Simples em sua estrutura, "Catch the Blues" não foge do estilo desenvolvido por Clapton ao longo de sua carreira e consegue ficar bem dentro do álbum, e "Cypress Grove", cover de uma das lendas do Delta Blues Skip James, traz um blues gospel que o guitarrista conseguiu colocar seu estilo sem tirar a autenticidade da letra.

Lançada pela primeira vez há mais de 80 anos, "Little Man, You've Had a Busy Day" é outro clássico, e isso coloca imensa responsabilidade para quem canta, certo? Clapton pegou uma faixa completamente vocal e a transformou em um blues de alto nível feito a partir de uma letra muito simples e direta. Como fã e até dono do legado de Robert Johnson (1911 – 1938), ele tinha que colocar uma canção do ídolo neste novo álbum. A escolhida foi "Stones in My Passway", que ele já havia gravado em um projeto só com músicas de um dos maiores do blues em todos os tempos.

E até uma composição de Bob Dylan aparece no trabalho, com "I Dreamed I Saw St. Augustine". Essa balada folk virou uma canção toda baseada no piano, algo muito próximo do gospel. A guitarra aparece depois e chama atenção na segunda metade, quando ajuda a amarrar tudo. Mas, entre todos os covers, o mais bonito é o de "I'll Be Alright". Sério, não tem como não chorar ao ouvi-la. Ela toca sua alma sem o menor esforço.

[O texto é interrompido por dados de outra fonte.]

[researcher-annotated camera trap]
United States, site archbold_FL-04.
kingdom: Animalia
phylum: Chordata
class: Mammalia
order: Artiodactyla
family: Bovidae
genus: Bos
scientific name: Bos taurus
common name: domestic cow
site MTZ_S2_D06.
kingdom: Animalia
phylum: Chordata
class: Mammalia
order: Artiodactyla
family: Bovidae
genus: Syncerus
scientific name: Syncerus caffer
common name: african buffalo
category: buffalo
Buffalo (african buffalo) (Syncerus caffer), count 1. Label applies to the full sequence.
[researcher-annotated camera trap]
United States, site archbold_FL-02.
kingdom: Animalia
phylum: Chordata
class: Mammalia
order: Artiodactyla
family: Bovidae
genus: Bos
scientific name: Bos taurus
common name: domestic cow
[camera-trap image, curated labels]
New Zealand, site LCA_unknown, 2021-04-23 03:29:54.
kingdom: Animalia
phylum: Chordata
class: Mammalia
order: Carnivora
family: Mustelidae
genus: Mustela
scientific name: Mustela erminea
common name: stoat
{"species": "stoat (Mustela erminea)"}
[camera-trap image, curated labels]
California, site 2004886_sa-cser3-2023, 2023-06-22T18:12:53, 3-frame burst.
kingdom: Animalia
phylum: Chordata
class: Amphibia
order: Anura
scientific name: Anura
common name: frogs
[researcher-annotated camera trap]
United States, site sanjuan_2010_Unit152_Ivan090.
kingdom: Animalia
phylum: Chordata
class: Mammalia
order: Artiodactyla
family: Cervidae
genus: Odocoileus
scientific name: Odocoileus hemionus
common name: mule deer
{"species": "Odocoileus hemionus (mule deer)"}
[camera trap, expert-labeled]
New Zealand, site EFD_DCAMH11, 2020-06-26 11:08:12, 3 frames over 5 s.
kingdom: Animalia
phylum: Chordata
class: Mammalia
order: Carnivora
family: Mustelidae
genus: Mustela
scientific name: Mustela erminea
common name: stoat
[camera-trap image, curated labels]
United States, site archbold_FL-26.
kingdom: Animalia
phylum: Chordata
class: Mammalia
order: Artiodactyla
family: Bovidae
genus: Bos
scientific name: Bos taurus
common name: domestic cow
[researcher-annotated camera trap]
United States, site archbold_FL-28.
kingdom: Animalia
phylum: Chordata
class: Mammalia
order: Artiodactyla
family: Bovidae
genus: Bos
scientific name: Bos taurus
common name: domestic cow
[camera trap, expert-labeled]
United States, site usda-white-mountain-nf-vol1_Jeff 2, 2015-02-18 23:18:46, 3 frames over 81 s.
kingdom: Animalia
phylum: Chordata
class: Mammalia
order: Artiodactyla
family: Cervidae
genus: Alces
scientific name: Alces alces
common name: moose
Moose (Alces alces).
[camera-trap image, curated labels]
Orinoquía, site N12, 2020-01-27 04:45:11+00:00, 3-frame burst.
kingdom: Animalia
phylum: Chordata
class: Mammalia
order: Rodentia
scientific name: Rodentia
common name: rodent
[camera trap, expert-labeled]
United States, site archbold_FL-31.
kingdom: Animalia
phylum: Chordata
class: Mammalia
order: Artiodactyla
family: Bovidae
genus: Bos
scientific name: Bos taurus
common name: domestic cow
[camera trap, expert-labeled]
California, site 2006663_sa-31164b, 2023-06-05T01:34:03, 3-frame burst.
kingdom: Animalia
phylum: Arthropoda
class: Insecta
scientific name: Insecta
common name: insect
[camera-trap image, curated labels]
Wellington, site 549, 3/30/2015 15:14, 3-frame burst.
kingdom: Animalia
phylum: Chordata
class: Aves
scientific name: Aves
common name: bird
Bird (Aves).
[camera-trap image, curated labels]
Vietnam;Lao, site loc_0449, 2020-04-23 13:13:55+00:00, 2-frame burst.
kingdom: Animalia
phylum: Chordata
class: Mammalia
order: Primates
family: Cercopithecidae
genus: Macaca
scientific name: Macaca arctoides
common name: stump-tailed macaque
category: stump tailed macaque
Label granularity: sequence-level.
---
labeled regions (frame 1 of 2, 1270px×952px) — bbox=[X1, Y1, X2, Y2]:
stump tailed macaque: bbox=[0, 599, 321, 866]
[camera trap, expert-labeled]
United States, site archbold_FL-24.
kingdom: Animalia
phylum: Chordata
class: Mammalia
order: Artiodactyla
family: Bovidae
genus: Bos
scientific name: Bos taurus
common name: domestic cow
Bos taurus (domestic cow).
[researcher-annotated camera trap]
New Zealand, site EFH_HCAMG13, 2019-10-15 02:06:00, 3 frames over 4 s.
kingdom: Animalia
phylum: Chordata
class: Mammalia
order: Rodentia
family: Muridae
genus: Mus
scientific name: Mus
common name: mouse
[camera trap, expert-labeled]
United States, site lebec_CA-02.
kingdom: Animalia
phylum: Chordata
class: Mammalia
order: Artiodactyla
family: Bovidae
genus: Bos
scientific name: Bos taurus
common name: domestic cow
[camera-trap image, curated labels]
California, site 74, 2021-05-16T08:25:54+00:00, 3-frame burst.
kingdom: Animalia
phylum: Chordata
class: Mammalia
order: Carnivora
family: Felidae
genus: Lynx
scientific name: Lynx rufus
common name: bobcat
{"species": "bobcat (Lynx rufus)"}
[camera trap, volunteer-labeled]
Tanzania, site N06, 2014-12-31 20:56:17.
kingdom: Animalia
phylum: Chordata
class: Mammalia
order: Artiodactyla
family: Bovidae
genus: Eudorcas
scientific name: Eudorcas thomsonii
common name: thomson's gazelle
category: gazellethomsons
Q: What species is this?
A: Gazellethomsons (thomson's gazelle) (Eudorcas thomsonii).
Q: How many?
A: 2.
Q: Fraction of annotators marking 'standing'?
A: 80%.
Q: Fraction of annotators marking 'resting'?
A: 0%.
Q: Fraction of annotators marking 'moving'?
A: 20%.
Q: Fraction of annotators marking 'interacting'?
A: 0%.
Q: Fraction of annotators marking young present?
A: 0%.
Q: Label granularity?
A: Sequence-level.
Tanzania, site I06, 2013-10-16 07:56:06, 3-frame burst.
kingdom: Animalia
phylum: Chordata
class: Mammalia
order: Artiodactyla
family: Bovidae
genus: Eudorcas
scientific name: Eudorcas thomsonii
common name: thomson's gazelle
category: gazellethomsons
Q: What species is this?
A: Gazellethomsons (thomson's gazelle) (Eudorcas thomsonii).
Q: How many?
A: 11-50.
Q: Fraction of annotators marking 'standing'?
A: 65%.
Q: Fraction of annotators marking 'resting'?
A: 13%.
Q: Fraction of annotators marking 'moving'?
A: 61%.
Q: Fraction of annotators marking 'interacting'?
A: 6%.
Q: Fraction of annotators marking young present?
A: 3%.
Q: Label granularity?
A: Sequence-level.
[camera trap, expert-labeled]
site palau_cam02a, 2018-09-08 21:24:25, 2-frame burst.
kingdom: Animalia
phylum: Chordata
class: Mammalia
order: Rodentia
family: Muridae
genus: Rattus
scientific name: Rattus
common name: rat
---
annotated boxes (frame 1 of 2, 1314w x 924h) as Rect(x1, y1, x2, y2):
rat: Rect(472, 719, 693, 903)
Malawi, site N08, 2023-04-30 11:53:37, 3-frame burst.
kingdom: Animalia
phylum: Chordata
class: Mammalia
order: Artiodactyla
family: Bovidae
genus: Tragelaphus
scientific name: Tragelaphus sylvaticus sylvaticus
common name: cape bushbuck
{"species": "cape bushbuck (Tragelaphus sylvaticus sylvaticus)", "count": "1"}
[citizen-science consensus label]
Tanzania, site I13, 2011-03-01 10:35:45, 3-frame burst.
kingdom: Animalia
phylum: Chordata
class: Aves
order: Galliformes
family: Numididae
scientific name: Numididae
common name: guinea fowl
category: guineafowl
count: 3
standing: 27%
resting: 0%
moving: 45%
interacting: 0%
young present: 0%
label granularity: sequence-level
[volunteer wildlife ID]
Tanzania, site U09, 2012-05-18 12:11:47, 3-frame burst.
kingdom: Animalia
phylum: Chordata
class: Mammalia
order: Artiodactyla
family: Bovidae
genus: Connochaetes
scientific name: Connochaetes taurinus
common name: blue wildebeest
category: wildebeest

Mais uma de Cale, "Somebody's Knockin'" é outro blues de bom nível e antecede a maravilhosa "I'll Be Seeing You", um encerramento que soa como Clapton vislumbra passar seus dias quando se aposentar de vez da música. Aliás, esse disco parece uma junção de canções que, por acaso, tem teor pessoal em várias partes – uma autobiografia cantada.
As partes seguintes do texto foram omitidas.